The Chinese advertising industry is also characterized by an unbalanced agency-media relationship, in which the still mostly centralized state-run media overpower weak agencies. Wielding their tremendous social and political influence, media organizations often expand their reach into advertising, setting up their own shops and quoting low rates to compete with ad agencies for clients. Chinese companies tend to emphasize ad placement over ad production, being more concerned with the media-buying function, while ignoring ad execution and production quality.
By and large, the economically more developed coastal region represents the top echelon of advertising development, with the inland region in the middle and the outlying areas at the bottom. (This regional disparity is a corollary of the different levels of economic and social development in China.) Advertising is concentrated in three cities—Beijing, Shanghai and Guangzhou—with ad revenues generated in these three cities accounting for half of the national total at the start of the 21st century.

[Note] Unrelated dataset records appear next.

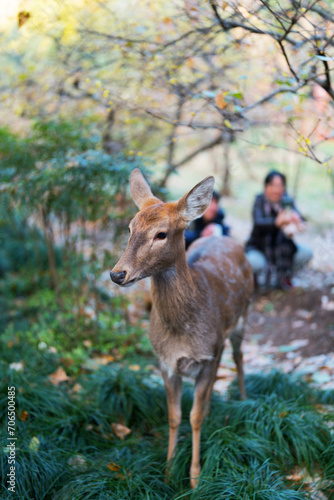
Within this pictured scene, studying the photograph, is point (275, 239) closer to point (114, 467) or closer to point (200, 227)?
point (200, 227)

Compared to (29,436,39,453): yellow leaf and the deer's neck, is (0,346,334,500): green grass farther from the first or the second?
the deer's neck

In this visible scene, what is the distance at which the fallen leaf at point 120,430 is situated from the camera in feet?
12.2

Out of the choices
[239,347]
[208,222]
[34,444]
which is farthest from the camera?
[208,222]

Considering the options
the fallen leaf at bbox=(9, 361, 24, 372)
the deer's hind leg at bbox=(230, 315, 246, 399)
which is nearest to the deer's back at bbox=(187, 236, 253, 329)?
the deer's hind leg at bbox=(230, 315, 246, 399)

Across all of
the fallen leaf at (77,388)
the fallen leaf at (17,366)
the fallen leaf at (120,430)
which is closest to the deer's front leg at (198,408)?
the fallen leaf at (120,430)

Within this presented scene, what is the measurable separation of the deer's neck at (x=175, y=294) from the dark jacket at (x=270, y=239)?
3.98m

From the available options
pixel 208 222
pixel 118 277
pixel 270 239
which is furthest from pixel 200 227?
pixel 118 277

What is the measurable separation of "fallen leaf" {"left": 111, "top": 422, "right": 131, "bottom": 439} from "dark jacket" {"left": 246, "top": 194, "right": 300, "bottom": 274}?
399 cm

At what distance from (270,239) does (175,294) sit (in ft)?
14.1

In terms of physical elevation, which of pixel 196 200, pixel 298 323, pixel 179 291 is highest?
pixel 196 200

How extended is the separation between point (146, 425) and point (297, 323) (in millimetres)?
2738

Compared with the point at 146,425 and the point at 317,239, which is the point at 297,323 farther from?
the point at 317,239

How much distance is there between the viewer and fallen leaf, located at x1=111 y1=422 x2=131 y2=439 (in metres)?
3.71

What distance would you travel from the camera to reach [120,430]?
12.3 ft
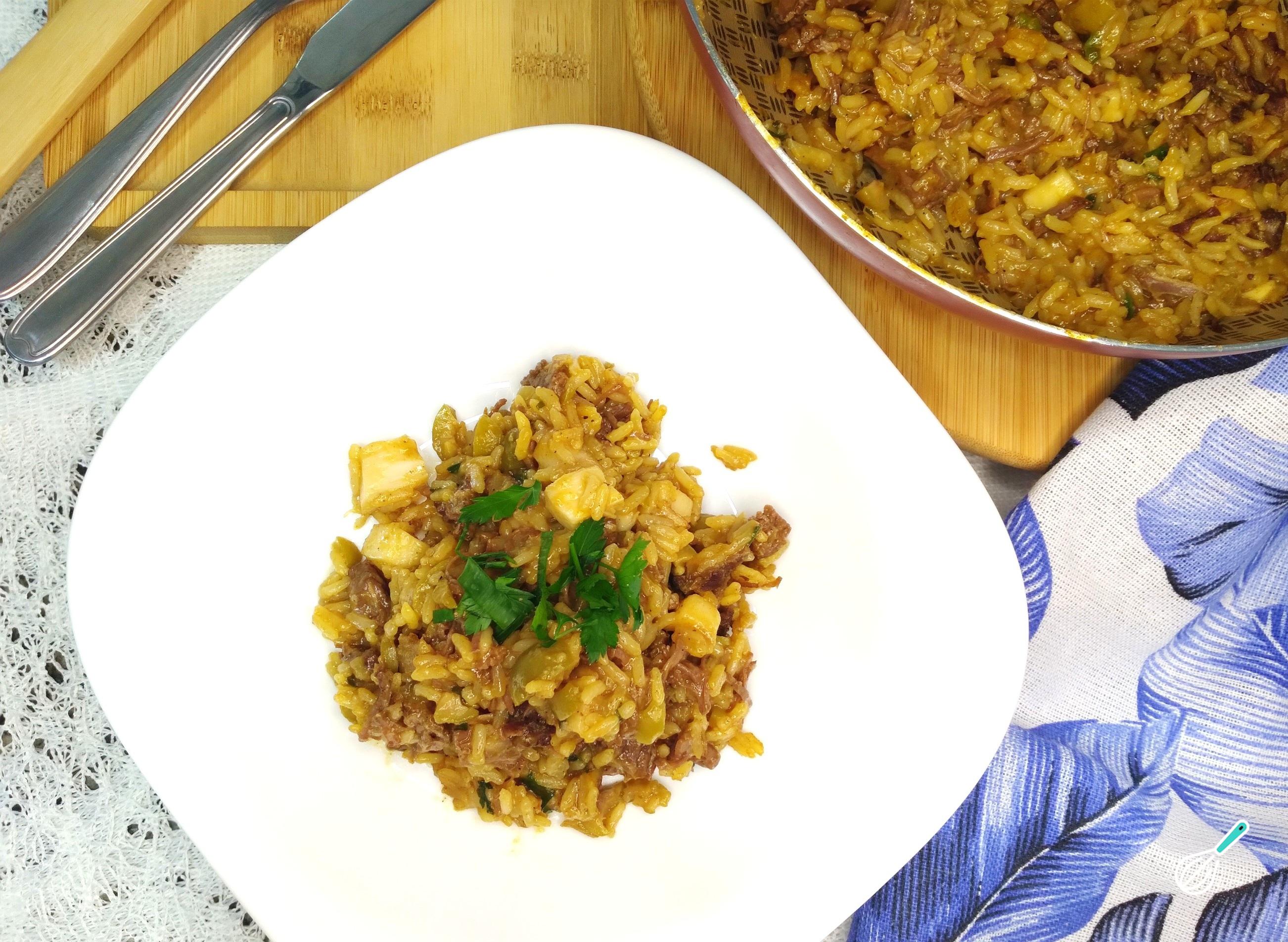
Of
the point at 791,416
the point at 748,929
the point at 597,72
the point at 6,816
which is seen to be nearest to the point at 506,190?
the point at 597,72

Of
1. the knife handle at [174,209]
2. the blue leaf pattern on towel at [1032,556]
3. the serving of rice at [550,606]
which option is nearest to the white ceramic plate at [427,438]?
the serving of rice at [550,606]

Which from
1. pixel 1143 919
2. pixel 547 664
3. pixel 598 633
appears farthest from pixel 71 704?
pixel 1143 919

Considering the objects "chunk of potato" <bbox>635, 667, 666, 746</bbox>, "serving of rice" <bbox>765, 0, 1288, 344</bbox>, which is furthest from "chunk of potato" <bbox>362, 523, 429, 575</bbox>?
"serving of rice" <bbox>765, 0, 1288, 344</bbox>

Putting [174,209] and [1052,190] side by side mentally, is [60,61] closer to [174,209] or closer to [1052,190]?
[174,209]

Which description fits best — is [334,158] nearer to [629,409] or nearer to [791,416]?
[629,409]

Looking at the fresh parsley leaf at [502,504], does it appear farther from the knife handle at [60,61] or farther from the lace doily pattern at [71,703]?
the knife handle at [60,61]

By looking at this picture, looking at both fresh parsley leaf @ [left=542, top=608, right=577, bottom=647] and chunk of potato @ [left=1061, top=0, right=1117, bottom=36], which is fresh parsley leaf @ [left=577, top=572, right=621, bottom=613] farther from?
chunk of potato @ [left=1061, top=0, right=1117, bottom=36]
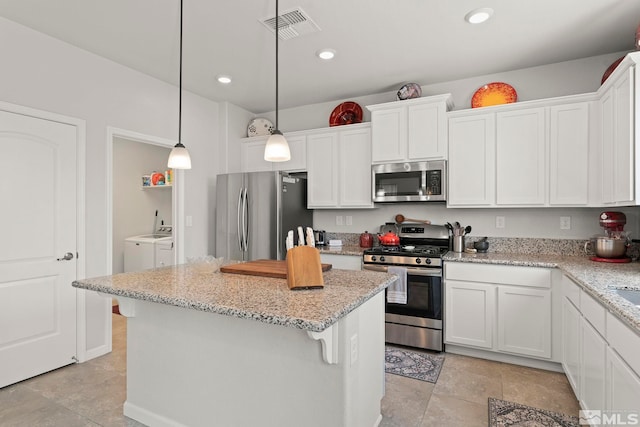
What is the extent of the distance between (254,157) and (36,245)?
242 centimetres

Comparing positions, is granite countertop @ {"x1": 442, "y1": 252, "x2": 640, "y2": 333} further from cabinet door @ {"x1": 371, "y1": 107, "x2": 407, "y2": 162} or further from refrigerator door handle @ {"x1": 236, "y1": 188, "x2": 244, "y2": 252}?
refrigerator door handle @ {"x1": 236, "y1": 188, "x2": 244, "y2": 252}

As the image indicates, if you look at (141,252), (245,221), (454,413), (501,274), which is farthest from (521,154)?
(141,252)

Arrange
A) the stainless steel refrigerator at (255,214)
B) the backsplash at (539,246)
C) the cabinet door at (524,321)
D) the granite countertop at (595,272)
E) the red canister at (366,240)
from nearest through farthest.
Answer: the granite countertop at (595,272) < the cabinet door at (524,321) < the backsplash at (539,246) < the stainless steel refrigerator at (255,214) < the red canister at (366,240)

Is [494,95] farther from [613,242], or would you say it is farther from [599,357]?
[599,357]

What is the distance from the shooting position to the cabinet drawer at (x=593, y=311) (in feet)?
5.65

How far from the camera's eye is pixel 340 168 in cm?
396

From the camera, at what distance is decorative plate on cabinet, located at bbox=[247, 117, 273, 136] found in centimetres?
457

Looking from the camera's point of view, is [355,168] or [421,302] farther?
[355,168]

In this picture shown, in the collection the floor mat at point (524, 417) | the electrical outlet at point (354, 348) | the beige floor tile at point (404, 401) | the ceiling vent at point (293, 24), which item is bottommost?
the beige floor tile at point (404, 401)

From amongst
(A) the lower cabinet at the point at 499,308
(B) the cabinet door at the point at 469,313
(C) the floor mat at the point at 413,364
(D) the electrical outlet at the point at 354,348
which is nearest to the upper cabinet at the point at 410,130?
(A) the lower cabinet at the point at 499,308

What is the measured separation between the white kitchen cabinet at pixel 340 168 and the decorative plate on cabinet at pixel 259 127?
76cm

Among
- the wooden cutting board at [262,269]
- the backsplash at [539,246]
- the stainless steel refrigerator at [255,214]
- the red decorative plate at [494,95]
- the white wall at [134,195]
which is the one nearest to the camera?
the wooden cutting board at [262,269]

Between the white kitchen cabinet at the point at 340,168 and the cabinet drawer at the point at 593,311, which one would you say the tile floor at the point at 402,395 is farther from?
the white kitchen cabinet at the point at 340,168

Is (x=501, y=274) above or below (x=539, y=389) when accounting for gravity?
above
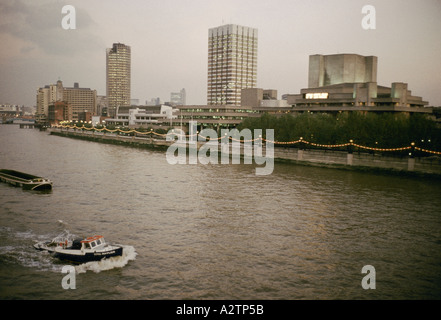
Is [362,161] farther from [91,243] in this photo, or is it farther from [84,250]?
[84,250]

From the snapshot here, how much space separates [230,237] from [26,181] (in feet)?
86.8

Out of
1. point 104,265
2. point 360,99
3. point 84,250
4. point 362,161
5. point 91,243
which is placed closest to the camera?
point 104,265

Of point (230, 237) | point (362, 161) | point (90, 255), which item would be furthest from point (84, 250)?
point (362, 161)

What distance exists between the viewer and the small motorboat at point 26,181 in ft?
127

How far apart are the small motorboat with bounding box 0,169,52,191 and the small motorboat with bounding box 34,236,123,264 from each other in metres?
20.1

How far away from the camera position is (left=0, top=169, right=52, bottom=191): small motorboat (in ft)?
127

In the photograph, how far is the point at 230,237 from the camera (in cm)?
2444

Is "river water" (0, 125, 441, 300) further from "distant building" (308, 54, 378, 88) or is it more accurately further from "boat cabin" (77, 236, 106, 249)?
"distant building" (308, 54, 378, 88)

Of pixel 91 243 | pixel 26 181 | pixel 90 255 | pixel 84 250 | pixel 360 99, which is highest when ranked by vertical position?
pixel 360 99

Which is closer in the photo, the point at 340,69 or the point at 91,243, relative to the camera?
the point at 91,243

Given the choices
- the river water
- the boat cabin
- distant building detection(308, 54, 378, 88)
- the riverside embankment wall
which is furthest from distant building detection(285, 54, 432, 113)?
the boat cabin

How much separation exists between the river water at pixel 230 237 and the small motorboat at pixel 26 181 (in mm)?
1103

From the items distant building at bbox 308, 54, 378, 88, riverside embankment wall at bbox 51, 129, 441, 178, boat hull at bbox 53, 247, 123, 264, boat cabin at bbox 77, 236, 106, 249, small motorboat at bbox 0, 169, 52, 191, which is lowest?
boat hull at bbox 53, 247, 123, 264

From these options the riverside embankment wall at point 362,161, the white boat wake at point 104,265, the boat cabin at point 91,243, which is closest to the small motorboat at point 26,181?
the boat cabin at point 91,243
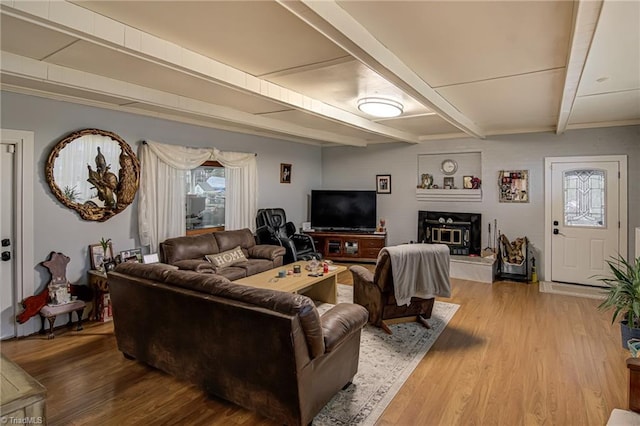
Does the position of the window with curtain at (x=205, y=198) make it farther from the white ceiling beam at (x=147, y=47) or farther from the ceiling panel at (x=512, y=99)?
the ceiling panel at (x=512, y=99)

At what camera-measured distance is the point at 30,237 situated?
3930 millimetres

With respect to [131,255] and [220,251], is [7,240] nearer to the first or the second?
[131,255]

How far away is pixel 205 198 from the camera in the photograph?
19.9 ft

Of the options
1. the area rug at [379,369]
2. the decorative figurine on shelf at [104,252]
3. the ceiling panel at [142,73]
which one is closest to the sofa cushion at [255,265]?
the area rug at [379,369]

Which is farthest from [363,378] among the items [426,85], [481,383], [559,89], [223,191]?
[223,191]

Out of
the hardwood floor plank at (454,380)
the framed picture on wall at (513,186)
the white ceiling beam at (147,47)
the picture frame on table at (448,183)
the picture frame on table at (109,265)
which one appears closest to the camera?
the white ceiling beam at (147,47)

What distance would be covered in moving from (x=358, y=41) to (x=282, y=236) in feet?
15.6

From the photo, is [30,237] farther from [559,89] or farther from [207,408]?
[559,89]

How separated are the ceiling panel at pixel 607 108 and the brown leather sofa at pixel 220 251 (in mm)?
4389

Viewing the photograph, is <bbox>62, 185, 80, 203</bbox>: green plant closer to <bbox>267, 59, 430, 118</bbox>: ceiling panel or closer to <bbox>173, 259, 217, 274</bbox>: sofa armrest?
<bbox>173, 259, 217, 274</bbox>: sofa armrest

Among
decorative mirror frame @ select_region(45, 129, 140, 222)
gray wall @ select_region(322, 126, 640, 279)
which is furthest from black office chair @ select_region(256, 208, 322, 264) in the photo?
decorative mirror frame @ select_region(45, 129, 140, 222)

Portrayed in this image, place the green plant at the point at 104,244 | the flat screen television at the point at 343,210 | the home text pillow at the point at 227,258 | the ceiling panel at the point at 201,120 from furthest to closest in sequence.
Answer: the flat screen television at the point at 343,210, the home text pillow at the point at 227,258, the ceiling panel at the point at 201,120, the green plant at the point at 104,244

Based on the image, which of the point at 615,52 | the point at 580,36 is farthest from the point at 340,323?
the point at 615,52

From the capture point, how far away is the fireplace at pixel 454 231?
22.2ft
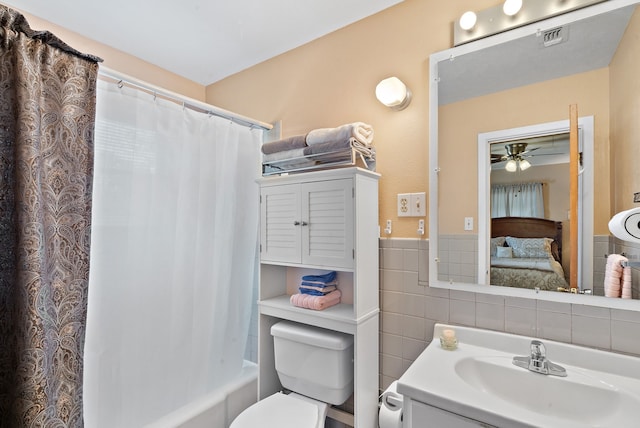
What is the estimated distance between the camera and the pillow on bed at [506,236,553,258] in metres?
1.22

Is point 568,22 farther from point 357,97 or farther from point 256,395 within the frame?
point 256,395

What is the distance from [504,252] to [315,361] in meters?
0.99

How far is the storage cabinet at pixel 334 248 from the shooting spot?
143 centimetres

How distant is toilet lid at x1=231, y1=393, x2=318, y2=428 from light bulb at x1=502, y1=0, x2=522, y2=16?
1.92m

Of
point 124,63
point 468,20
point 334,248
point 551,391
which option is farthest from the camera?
point 124,63

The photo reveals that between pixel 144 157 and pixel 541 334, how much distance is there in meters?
1.83

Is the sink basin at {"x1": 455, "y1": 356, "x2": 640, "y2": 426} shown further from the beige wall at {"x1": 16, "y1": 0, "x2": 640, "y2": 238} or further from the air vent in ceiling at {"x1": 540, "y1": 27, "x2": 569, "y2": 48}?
the air vent in ceiling at {"x1": 540, "y1": 27, "x2": 569, "y2": 48}

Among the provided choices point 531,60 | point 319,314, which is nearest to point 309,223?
point 319,314

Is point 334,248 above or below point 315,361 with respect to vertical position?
above

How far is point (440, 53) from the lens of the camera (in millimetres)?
1449

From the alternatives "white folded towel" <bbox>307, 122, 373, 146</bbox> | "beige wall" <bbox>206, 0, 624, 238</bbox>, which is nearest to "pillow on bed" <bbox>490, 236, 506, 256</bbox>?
"beige wall" <bbox>206, 0, 624, 238</bbox>

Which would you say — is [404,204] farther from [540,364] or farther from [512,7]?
[512,7]

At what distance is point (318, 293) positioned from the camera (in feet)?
5.30

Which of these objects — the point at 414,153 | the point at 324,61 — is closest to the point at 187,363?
the point at 414,153
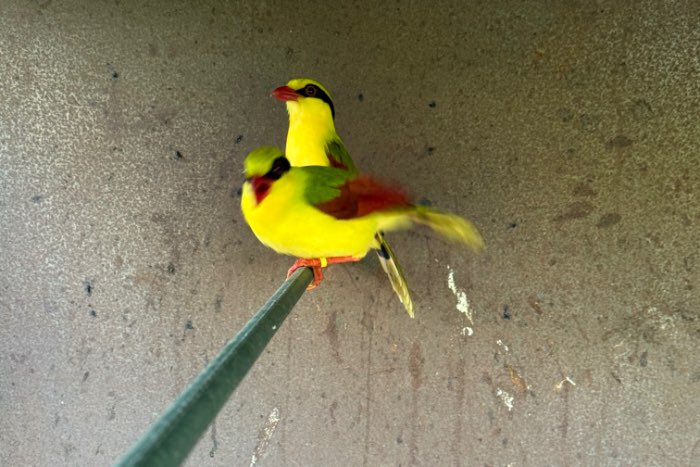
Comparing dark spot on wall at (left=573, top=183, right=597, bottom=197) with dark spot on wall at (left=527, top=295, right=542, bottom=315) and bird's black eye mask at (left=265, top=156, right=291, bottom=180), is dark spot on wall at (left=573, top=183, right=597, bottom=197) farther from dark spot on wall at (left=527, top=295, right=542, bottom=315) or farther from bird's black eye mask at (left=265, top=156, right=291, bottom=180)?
bird's black eye mask at (left=265, top=156, right=291, bottom=180)

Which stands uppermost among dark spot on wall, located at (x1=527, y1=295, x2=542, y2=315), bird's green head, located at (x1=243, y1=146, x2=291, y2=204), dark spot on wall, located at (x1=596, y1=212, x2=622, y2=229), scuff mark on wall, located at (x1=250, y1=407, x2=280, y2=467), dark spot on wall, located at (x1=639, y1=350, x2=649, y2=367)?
bird's green head, located at (x1=243, y1=146, x2=291, y2=204)

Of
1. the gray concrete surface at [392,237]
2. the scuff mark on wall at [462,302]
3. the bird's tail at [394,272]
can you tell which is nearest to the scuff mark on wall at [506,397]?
the gray concrete surface at [392,237]

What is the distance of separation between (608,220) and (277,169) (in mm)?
966

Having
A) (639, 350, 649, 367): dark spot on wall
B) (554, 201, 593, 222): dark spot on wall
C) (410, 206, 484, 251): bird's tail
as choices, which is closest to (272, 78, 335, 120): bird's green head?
(410, 206, 484, 251): bird's tail

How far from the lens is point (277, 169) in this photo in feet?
3.14

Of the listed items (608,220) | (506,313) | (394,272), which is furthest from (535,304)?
(394,272)

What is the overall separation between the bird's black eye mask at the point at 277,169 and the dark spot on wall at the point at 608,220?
931 mm

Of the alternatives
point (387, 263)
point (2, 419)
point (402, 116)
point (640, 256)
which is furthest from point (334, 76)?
point (2, 419)

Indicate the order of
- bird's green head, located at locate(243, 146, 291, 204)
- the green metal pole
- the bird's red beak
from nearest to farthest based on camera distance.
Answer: the green metal pole, bird's green head, located at locate(243, 146, 291, 204), the bird's red beak

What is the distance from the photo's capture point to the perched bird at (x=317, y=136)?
1315 millimetres

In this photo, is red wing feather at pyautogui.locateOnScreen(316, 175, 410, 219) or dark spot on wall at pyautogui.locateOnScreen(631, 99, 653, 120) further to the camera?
dark spot on wall at pyautogui.locateOnScreen(631, 99, 653, 120)

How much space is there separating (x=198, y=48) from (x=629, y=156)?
131 cm

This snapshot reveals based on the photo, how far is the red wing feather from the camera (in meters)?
1.00

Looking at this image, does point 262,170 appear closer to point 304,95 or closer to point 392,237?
point 304,95
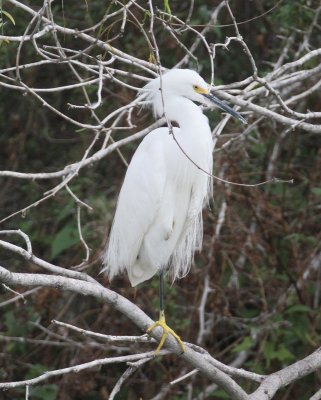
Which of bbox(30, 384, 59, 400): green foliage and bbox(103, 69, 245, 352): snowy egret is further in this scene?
bbox(30, 384, 59, 400): green foliage

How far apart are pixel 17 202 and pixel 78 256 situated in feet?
2.29

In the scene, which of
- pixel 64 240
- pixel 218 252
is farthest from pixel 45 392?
pixel 218 252

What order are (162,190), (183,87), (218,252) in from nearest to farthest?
(183,87) < (162,190) < (218,252)

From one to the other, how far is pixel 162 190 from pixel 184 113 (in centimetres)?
26

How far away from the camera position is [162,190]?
2721mm

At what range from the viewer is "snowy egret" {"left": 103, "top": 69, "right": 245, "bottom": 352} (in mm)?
2633

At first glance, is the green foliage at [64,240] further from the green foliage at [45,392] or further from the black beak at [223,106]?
the black beak at [223,106]

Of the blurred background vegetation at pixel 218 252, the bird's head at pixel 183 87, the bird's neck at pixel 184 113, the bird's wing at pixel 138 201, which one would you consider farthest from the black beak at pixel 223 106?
the blurred background vegetation at pixel 218 252

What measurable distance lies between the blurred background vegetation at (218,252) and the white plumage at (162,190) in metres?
0.61

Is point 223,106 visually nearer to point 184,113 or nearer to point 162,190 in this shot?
point 184,113

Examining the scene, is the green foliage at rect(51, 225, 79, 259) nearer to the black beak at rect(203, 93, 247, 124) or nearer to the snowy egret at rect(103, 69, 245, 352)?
the snowy egret at rect(103, 69, 245, 352)

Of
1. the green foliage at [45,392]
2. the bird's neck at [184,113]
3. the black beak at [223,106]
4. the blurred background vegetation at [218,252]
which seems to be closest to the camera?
the black beak at [223,106]

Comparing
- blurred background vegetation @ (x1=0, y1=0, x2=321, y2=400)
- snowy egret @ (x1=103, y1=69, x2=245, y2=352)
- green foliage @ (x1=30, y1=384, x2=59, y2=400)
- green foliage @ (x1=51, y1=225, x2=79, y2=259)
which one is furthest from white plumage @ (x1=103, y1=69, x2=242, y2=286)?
green foliage @ (x1=30, y1=384, x2=59, y2=400)

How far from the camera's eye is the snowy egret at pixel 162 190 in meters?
2.63
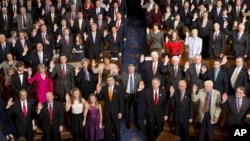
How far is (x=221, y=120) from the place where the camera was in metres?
7.62

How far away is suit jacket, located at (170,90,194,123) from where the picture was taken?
7.40 m

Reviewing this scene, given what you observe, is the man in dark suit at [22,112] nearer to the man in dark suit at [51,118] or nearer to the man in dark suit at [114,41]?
the man in dark suit at [51,118]

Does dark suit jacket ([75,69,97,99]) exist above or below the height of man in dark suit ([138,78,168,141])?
above

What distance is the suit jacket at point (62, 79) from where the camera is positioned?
8.30m

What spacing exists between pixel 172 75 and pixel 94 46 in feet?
7.05

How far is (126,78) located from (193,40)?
1.93m

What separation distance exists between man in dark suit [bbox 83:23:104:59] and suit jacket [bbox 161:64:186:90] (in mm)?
1887

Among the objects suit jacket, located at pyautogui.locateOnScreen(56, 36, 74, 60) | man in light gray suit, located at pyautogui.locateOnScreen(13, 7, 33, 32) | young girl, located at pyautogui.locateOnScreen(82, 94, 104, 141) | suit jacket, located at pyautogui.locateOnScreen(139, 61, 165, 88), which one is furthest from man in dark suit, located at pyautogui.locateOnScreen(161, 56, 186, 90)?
man in light gray suit, located at pyautogui.locateOnScreen(13, 7, 33, 32)

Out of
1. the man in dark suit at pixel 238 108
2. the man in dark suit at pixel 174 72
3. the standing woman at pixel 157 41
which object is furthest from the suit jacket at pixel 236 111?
the standing woman at pixel 157 41

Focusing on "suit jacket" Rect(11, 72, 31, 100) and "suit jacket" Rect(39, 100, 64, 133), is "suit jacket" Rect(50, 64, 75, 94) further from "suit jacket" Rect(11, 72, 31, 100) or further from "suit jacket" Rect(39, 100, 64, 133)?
"suit jacket" Rect(39, 100, 64, 133)

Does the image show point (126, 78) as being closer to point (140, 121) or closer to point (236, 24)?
point (140, 121)

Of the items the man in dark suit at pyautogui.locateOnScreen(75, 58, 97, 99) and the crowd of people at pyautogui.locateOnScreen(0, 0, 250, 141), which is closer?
Answer: the crowd of people at pyautogui.locateOnScreen(0, 0, 250, 141)

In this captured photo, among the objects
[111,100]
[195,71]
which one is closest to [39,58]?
[111,100]

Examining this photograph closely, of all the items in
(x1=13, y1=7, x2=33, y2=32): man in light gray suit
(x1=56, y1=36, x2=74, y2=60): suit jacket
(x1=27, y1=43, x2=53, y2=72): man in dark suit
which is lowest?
(x1=27, y1=43, x2=53, y2=72): man in dark suit
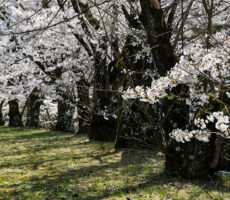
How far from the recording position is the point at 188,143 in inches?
225

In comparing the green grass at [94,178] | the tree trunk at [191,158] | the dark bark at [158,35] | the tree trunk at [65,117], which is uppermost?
the dark bark at [158,35]

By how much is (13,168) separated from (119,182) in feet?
9.56

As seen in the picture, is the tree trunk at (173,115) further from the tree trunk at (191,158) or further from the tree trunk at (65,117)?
the tree trunk at (65,117)

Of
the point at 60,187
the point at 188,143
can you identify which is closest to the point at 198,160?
the point at 188,143

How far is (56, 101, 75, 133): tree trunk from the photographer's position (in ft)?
53.4

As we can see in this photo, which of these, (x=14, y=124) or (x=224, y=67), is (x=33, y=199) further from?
(x=14, y=124)

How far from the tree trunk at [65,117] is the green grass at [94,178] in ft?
23.7

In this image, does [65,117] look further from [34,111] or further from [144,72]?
[144,72]

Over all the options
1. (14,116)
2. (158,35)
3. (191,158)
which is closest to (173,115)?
(191,158)

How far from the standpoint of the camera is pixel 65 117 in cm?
1666

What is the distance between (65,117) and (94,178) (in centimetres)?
1087

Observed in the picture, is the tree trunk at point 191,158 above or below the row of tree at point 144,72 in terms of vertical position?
below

Foreign ad agencies have grown increasingly enthusiastic about working in China. Major players in global advertising, such as J. Walter Thompson Co. and Saatchi & Saatchi, have set up shops in mainland China, representing a wide array of global consumer product manufacturers. During the early 1990s, Grey Advertising, BBDO Worldwide and DDB Needham each formed joint ventures with local Chinese companies to conduct business inside the country. At first, these agencies primarily served multinational clients in China, but that situation was changing as more and more Chinese domestic advertisers sought multinational agencies.